In response, the representatives of the Federation of Syrian Chambers of Commerce stressed the importance of making sure that transactions take place within official channels by cooperating with the SCB, publishing explanations on the necessary procedures, holding workshops and seminars on the implementation of the decrees, and supporting the national currency. 

“The government wants to revitalize the commercial and industrial scene in Aleppo,” Butter said. After government forces retook parts of the Aleppo countryside last month, the government “is trying to get business groups to come back from Turkey, Egypt, Dubai, and Europe, as Aleppo gets going again with industry and trade.”

Even in Syria’s free zones, importers and exporters were reassured that they would not be subject to punishment as long as they used official channels. After speaking with Qarfoul, Fahd Darwish, the Chairman of the Higher Committee for Investors in Free Zones, told Al-Watan that importers can import materials not directly funded by the SCB by seeking financing from licensed exchange companies. Darwish also said that he received confirmation from Qarfoul that foreign currency dealings are permitted in the zones since the two decrees do not apply to free zones or foreign companies, even if the main investors are Syrians. 

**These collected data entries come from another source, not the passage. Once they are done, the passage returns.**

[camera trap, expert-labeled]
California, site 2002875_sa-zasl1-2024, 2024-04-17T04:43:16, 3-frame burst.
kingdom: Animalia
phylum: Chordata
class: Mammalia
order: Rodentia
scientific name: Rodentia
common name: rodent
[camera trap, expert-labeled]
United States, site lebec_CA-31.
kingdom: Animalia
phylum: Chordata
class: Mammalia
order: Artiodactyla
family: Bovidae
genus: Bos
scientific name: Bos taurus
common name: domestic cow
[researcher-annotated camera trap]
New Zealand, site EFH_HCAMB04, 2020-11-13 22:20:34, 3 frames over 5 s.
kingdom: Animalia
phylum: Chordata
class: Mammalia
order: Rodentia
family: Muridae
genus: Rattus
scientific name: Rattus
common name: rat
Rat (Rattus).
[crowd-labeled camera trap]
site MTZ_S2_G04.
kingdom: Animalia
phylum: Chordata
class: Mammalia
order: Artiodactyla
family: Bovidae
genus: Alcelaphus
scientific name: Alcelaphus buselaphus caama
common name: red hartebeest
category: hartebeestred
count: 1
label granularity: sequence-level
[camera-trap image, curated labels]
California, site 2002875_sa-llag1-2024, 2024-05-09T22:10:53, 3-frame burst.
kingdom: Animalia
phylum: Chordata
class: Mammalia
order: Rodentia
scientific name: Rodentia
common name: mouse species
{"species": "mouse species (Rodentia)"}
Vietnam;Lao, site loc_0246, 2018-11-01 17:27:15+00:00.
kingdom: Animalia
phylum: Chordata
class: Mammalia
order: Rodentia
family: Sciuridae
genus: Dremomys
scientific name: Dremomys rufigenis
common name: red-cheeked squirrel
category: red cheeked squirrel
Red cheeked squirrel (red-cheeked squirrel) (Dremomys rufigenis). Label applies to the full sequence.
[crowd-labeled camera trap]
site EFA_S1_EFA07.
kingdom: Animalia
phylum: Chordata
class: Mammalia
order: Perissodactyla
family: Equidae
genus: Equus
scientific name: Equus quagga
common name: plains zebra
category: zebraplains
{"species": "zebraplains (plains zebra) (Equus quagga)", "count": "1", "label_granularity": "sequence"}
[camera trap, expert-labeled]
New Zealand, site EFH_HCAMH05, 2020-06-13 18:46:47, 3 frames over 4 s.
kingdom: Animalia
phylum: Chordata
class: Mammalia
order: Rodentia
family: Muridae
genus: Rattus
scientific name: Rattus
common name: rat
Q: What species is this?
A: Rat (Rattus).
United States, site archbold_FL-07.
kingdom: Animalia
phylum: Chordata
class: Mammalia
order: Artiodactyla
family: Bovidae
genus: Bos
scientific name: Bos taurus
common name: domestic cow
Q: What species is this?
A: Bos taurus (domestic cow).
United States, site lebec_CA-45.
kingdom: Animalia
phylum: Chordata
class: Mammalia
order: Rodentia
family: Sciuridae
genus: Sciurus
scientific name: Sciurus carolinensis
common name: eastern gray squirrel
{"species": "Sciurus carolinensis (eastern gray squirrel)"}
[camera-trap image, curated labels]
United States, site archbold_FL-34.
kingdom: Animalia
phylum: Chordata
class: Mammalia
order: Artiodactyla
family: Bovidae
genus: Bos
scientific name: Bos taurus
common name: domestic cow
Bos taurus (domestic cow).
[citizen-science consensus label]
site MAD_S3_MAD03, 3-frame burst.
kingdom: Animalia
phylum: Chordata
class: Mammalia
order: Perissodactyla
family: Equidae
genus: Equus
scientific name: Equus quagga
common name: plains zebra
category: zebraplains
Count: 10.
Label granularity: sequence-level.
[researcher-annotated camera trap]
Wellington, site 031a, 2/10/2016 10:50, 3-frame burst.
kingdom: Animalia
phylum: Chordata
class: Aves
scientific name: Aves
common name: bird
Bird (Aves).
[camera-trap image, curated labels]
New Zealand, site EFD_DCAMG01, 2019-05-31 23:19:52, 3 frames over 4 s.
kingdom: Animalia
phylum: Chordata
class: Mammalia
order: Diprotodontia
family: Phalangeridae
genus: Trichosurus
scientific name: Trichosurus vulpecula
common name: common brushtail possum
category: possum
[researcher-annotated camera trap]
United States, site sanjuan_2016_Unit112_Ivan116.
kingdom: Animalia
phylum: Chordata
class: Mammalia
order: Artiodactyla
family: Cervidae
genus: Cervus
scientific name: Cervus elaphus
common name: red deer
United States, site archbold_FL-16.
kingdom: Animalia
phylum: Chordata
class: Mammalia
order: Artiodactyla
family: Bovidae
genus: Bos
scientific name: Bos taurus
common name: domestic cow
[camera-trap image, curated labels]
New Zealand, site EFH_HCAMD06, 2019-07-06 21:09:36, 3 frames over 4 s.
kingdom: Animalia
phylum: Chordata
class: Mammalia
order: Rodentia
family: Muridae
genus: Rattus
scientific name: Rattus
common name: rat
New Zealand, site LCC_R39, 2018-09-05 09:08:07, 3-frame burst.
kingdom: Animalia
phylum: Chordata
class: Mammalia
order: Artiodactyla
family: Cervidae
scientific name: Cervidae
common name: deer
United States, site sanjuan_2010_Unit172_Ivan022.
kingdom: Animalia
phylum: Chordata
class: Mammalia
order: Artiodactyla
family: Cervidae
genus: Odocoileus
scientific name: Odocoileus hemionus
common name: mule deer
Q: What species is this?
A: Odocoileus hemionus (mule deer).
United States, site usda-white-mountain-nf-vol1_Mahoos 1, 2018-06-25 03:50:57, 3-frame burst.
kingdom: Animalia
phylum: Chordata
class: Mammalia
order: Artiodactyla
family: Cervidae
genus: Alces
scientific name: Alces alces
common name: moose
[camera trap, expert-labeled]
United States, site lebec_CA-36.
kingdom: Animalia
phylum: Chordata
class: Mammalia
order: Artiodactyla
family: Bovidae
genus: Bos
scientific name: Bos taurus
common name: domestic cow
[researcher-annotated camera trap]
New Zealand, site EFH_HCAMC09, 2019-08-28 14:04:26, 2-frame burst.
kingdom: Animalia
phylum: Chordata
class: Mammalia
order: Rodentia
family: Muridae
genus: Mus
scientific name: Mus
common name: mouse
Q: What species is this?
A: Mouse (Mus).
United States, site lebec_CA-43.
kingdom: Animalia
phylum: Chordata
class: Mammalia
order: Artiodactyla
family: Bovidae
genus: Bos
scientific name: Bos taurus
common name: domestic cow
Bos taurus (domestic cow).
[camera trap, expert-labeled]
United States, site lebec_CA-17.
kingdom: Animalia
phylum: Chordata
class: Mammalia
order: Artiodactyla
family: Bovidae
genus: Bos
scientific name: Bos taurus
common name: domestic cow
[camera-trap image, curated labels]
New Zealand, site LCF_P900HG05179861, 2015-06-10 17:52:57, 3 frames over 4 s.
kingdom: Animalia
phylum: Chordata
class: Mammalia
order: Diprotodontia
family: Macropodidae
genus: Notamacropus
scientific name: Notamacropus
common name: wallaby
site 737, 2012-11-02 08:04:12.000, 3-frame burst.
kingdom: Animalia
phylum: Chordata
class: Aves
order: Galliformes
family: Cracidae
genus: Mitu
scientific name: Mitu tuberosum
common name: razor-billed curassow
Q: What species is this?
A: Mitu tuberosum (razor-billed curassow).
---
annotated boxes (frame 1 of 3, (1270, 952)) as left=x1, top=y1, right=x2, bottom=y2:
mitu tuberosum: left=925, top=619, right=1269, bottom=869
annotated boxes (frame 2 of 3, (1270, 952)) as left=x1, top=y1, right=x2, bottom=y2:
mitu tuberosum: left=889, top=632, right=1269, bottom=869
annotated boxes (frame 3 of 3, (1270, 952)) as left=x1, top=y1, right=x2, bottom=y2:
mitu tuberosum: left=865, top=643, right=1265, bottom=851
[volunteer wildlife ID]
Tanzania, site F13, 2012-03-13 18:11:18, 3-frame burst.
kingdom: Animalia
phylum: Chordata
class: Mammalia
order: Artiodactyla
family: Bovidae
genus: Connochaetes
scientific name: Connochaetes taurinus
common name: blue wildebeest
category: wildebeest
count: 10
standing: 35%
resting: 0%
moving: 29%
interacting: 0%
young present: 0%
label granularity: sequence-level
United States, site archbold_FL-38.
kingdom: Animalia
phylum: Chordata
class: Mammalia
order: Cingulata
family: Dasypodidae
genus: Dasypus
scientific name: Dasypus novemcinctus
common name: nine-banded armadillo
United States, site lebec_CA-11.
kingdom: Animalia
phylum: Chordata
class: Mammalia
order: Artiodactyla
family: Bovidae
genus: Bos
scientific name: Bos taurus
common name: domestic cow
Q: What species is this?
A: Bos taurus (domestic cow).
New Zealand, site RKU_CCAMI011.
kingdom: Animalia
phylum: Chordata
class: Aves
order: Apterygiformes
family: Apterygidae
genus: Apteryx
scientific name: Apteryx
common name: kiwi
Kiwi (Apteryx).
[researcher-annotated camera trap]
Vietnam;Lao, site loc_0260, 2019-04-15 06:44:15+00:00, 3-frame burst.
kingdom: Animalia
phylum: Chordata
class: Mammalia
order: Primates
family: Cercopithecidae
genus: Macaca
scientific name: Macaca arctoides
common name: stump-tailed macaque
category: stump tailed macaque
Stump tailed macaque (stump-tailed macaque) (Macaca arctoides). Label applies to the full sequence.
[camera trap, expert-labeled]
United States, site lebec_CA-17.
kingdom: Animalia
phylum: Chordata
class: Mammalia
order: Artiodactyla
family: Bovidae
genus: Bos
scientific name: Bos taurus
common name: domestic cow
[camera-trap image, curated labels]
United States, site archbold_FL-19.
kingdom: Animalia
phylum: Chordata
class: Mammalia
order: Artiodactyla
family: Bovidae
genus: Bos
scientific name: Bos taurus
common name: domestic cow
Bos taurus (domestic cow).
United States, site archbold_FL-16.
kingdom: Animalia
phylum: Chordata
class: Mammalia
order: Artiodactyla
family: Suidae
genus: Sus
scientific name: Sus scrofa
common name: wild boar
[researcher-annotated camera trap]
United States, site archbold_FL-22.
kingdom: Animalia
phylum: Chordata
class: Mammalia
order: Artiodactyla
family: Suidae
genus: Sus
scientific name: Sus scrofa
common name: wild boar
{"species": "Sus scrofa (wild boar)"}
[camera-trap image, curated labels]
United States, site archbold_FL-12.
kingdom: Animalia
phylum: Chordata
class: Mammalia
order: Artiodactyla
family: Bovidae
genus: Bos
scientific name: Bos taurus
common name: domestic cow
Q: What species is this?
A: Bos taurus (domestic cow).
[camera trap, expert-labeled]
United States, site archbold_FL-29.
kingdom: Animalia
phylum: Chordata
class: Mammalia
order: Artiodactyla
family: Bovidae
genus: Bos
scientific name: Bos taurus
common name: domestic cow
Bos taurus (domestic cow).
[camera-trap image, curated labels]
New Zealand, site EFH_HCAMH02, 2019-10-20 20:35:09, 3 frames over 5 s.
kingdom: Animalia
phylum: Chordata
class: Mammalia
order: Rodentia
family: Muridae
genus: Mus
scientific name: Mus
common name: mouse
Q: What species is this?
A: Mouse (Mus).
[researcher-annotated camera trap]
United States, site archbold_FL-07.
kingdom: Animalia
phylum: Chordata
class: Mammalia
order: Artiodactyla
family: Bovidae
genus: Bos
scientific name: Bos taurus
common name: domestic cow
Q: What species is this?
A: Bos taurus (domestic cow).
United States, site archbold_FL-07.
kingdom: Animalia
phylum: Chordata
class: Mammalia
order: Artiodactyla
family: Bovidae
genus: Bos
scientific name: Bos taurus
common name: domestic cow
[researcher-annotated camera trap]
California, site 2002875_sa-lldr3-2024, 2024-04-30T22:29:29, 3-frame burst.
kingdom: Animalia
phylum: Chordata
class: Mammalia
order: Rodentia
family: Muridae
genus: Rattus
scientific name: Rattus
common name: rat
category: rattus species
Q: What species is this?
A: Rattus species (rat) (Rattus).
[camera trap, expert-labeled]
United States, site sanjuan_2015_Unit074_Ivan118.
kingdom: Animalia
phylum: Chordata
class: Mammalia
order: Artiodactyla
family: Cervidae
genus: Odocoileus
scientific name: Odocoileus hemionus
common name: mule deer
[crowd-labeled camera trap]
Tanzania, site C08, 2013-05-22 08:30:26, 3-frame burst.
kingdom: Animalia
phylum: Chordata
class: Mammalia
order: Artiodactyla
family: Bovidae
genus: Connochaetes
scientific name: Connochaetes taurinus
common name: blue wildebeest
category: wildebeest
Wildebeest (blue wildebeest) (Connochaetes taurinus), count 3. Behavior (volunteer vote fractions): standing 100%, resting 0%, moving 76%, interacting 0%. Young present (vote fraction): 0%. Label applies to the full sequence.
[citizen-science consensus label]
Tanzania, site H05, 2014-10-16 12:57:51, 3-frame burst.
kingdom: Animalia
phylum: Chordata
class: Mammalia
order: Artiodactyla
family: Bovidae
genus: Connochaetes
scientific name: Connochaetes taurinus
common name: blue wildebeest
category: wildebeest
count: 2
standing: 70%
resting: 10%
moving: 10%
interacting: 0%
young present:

According to Al-Watan, Qarfoul promised investors that he would reopen bank branches and help establish exchange companies in the free zones to help ease the financing of imports, especially industrial inputs. Prior to 2012, seven banks were operating in the free zones, but only one remains today.

Until now, it is still unclear how many businesses and investors will return to Syria from abroad. Whether the business community has confidence in Syria’s economy is also an open question. However, with the government continuing to suffer from foreign exchange shortages and low-levels of investment, reconstruction remains more an elusive idea than a concrete reality.